The decentralized lending protocol Compound has halted the production of four tokens used as collateral for loans on its platform in an effort to protect users from possible attacks involving market manipulation — comparable to the recent $117 million Mango Markets exploit.
Users will no longer be able to use Basic Attention Token (BAT), Maker’s MKR, 0x’s ZRX, Yearn.finance’s YFI or ZRX as collateral when taking out loans.
On October 25, the plan was approved by 99% of voters. Compound said that the collateral assets have considerably greater liquidity than MNGO, and the company requires loans to be over-collateralized. They stated:
“However, out of an abundance of caution, we propose pausing supply for the above assets, given their relative liquidity profiles.”
The Volt Protocol team found possible market manipulation concerns associated with low-liquidity tokens during a security evaluation of Compound v2 conducted in September. According to the report, the exploit is possible when a token’s borrowable amount on marketplaces like Aave and Compound is high compared to the market’s liquidity.
Compound’s founder, Robert Leshner, emphasized on Twitter that current users will not be affected by the precautionary measure.

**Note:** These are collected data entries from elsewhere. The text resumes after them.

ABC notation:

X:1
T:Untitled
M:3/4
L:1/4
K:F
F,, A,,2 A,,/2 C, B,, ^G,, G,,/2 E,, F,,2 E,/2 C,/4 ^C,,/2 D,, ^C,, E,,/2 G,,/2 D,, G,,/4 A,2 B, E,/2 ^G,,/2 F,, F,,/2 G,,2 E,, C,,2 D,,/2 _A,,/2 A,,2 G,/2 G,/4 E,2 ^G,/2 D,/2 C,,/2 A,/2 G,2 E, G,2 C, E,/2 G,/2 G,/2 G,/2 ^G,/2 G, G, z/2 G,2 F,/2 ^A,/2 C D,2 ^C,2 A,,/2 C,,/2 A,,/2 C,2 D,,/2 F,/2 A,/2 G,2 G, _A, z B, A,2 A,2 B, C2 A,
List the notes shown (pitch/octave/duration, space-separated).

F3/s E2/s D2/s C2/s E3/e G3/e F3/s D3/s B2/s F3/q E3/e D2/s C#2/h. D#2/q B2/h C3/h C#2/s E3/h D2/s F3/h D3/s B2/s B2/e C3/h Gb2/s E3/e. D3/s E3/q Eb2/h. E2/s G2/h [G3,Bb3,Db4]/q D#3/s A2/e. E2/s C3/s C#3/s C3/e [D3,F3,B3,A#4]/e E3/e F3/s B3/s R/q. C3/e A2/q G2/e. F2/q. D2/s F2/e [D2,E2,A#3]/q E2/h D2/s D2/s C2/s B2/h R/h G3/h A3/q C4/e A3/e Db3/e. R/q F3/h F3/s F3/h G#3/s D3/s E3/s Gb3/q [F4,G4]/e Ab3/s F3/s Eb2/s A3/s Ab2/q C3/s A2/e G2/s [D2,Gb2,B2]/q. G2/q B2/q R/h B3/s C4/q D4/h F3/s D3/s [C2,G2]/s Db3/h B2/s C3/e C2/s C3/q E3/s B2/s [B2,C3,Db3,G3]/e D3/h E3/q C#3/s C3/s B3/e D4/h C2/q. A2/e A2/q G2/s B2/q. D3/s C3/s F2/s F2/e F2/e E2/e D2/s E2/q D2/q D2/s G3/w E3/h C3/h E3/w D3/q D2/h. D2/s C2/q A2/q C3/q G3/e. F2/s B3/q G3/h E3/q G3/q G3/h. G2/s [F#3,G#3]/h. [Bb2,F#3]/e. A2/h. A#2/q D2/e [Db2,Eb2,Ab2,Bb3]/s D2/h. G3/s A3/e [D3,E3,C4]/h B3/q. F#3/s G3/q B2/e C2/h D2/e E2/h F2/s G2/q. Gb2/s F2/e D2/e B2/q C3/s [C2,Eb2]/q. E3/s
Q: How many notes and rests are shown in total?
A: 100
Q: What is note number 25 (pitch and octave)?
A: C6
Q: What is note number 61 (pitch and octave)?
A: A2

Avraham Eisenberg, the hacker responsible for the Mango Markets exploit, inflated the value of posted collateral — MNGO, the platform’s native token — on October 11 and then took out large loans against the increased collateral, depleting Mango’s funds.
Self-identified as a digital art dealer on Twitter, the exploiter asserted that he and a group of hackers engaged in “legal open market actions, using the protocol as designed” and that it was a “highly profitable trading strategy.”
Eisenberg was given permission to keep $47 million as a “bug bounty” after a petition in the Mango’s governance forum was granted, and $67 million was given back to the treasury.